Some records:
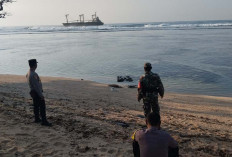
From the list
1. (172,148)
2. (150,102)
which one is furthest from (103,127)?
→ (172,148)

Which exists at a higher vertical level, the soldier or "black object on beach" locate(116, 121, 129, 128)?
the soldier

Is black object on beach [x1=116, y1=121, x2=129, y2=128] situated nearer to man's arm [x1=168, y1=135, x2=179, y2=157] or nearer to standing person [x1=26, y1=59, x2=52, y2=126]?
standing person [x1=26, y1=59, x2=52, y2=126]

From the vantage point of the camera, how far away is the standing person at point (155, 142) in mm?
3092

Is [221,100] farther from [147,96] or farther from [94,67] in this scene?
[94,67]

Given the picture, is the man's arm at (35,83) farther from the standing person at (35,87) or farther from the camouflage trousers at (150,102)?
the camouflage trousers at (150,102)

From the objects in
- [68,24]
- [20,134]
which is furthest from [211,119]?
[68,24]

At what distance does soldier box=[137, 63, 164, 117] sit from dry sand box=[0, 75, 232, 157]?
101 cm

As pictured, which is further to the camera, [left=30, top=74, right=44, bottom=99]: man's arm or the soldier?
[left=30, top=74, right=44, bottom=99]: man's arm

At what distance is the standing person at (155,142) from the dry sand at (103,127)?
208 centimetres

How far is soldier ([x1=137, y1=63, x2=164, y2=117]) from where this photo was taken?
552 centimetres

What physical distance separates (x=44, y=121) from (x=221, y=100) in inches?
325

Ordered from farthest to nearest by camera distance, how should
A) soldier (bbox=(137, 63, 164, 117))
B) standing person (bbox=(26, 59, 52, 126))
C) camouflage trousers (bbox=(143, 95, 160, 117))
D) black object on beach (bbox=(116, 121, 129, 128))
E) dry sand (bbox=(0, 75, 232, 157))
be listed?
black object on beach (bbox=(116, 121, 129, 128)) < standing person (bbox=(26, 59, 52, 126)) < camouflage trousers (bbox=(143, 95, 160, 117)) < soldier (bbox=(137, 63, 164, 117)) < dry sand (bbox=(0, 75, 232, 157))

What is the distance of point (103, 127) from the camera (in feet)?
21.8

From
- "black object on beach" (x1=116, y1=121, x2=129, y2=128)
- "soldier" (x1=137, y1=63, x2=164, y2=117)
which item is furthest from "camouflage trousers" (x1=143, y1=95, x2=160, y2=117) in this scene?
"black object on beach" (x1=116, y1=121, x2=129, y2=128)
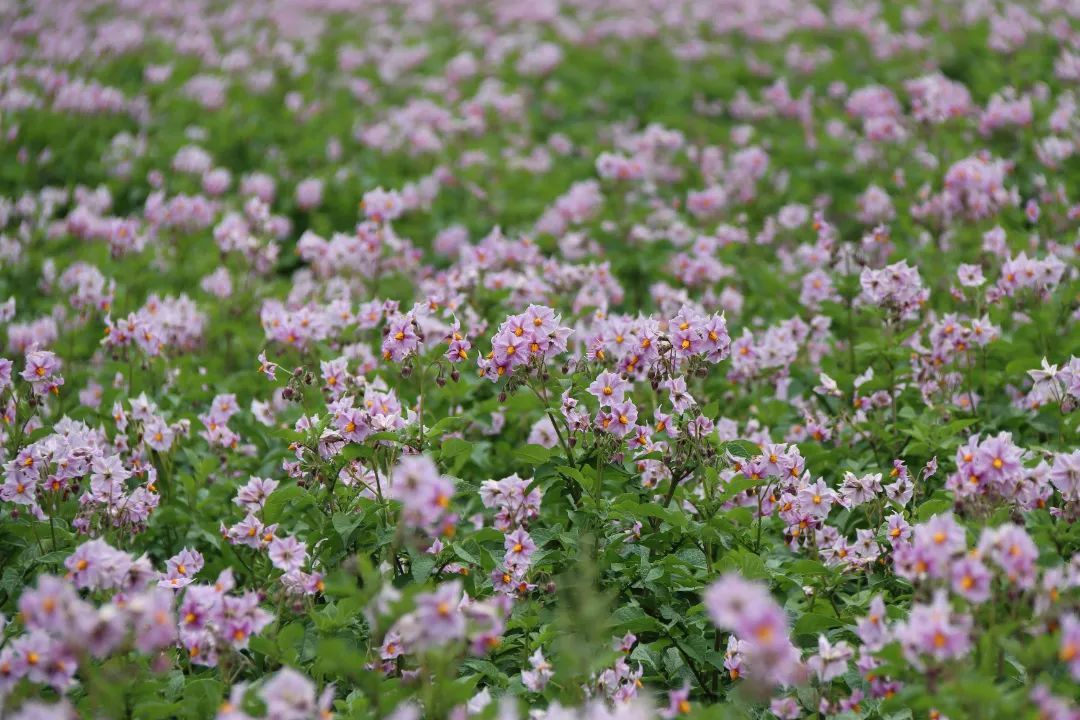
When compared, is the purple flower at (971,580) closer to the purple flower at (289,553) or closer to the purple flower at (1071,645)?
the purple flower at (1071,645)

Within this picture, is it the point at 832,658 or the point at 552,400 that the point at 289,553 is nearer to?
the point at 552,400

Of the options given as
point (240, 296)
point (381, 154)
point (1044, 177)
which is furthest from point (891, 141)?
point (240, 296)

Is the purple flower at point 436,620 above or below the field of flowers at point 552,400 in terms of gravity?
above

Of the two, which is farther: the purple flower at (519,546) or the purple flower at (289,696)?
the purple flower at (519,546)

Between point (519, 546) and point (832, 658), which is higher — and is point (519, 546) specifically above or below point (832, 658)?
below

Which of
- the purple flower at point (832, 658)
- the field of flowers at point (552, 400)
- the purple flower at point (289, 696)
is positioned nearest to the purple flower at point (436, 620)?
the field of flowers at point (552, 400)

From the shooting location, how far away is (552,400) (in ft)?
13.3

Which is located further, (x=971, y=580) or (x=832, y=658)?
(x=832, y=658)

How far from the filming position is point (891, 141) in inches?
312

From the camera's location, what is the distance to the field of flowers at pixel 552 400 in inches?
110

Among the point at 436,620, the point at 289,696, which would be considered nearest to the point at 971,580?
the point at 436,620

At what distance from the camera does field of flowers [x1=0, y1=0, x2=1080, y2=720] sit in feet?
9.20

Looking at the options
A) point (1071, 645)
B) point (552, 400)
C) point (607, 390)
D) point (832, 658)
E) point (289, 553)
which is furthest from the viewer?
point (552, 400)

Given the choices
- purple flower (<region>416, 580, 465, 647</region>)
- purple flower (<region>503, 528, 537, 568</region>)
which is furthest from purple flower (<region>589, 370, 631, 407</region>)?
purple flower (<region>416, 580, 465, 647</region>)
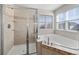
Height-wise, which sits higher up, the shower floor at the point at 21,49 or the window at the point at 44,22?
the window at the point at 44,22

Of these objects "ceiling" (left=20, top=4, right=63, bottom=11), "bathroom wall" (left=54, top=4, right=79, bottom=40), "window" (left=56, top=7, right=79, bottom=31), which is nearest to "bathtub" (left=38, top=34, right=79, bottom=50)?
"bathroom wall" (left=54, top=4, right=79, bottom=40)

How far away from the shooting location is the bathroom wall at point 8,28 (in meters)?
1.51

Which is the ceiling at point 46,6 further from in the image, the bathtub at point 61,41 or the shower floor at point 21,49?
the shower floor at point 21,49

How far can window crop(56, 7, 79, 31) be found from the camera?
60.4 inches

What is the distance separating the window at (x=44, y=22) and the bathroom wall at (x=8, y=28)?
1.41 feet

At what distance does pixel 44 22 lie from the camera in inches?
63.2

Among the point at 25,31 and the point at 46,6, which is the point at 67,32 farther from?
the point at 25,31

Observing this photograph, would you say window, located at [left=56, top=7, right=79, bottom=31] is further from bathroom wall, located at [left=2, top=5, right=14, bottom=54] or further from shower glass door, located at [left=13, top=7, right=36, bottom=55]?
bathroom wall, located at [left=2, top=5, right=14, bottom=54]

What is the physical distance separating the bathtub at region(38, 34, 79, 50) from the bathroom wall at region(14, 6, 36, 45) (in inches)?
8.2

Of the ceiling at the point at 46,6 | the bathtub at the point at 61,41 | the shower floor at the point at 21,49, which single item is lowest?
the shower floor at the point at 21,49

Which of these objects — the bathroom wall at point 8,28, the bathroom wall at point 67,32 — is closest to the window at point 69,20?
the bathroom wall at point 67,32
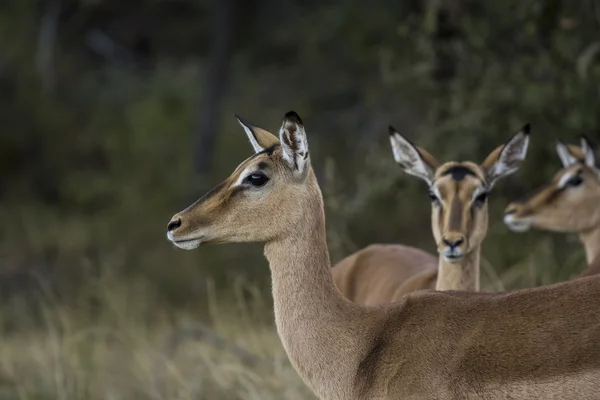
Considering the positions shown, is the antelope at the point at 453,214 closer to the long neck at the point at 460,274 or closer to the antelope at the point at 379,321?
the long neck at the point at 460,274

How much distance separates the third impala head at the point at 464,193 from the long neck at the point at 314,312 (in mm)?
1490

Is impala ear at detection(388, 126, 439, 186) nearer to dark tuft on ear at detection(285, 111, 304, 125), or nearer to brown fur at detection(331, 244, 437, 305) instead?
brown fur at detection(331, 244, 437, 305)

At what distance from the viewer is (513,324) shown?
4195mm

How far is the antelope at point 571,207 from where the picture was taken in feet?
26.3

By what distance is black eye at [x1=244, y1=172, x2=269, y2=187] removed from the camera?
191 inches

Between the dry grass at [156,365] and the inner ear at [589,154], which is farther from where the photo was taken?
the inner ear at [589,154]

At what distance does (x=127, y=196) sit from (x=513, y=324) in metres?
15.2

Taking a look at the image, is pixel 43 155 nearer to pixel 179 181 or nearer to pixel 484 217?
pixel 179 181

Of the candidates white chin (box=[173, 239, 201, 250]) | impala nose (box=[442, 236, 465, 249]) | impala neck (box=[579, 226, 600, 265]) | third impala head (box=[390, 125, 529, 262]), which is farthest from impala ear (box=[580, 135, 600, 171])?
white chin (box=[173, 239, 201, 250])

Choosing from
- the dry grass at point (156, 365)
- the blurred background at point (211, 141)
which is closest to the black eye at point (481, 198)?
the blurred background at point (211, 141)

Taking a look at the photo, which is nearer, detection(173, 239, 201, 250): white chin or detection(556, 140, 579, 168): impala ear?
detection(173, 239, 201, 250): white chin

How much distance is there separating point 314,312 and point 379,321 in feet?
0.83

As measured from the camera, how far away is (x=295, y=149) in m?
4.85

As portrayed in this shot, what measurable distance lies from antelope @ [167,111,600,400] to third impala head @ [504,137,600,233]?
3.23 meters
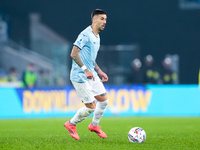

_Aim of the task_
Gather every line of the records above that contains the string "pixel".

_Solution to this exercise_
From the camera's location, what is the distance to the field of flowers at pixel 552 400 in inches?
At what distance does pixel 44 22 lie from the camera in inches?
Taking a look at the image, is pixel 43 155 nearer to pixel 179 181 or nearer to pixel 484 217?
pixel 179 181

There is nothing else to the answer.